Problem: If a line in the entries below contains "Organic", copy it.

Source data:
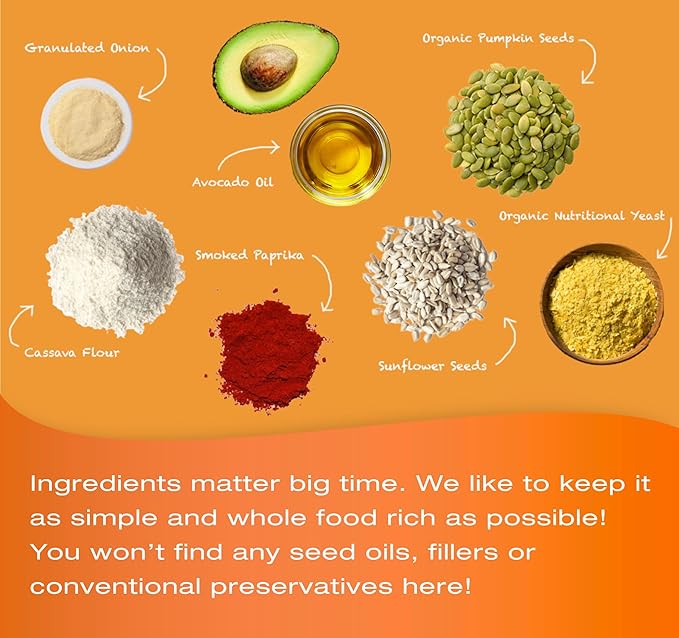 Granulated Onion

Organic Pumpkin Seeds

Avocado Oil

Organic Nutritional Yeast

Smoked Paprika

Cassava Flour

Sunflower Seeds

Ingredients matter big time. We like to keep it as simple and whole food rich as possible! You won't find any seed oils, fillers or conventional preservatives here!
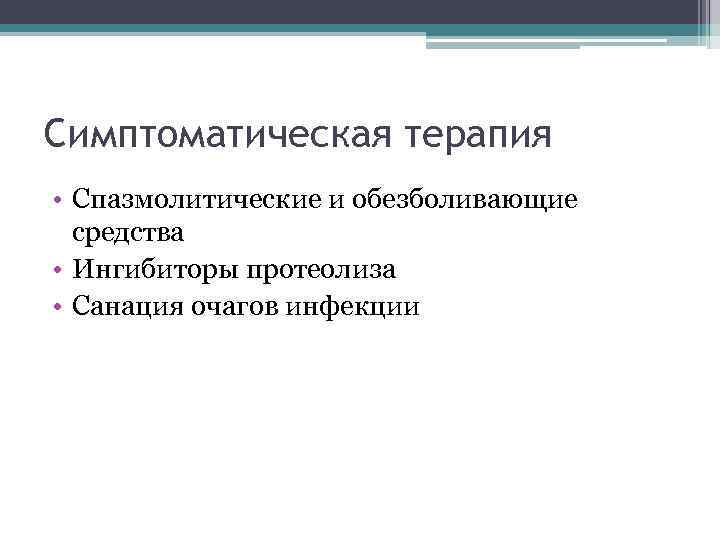 Симптоматическая терапия

• Спазмолитические и обезболивающие средства
• Ингибиторы протеолиза
• Санация очагов инфекции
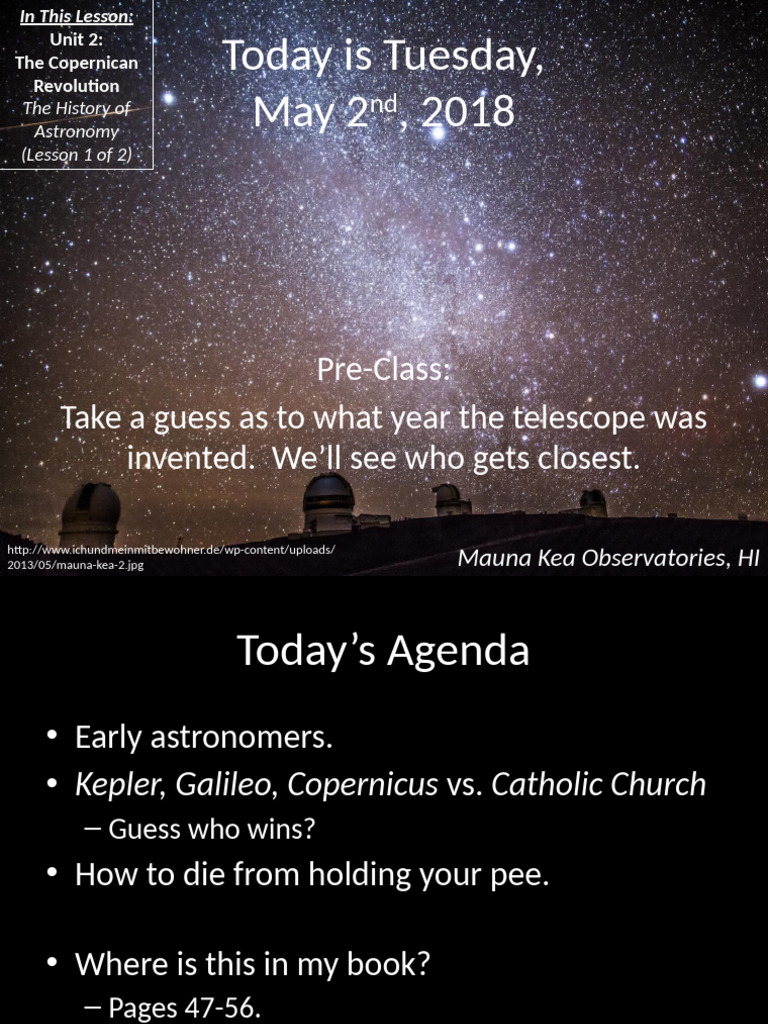 In This Lesson:
Unit 2:
The Copernican Revolution
The History of Astronomy
(Lesson 1 of 2)

Today is Tuesday,
May 2$^{nd}$, 2018

Pre-Class:
Take a guess as to what year the telescope was invented. We'll see who gets closest.

http://www.ichundmeinmitbewohner.de/wp-content/uploads/2013/05/mauna-kea-2.jpg

Mauna Kea Observatories, HI

Today's Agenda

• Early astronomers.
• Kepler, Galileo, Copernicus vs. Catholic Church
– Guess who wins?
• How to die from holding your pee.

• Where is this in my book?
– Pages 47-56.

Solution:
Organic Pumpkin Seeds
Organic Nutritional Yeast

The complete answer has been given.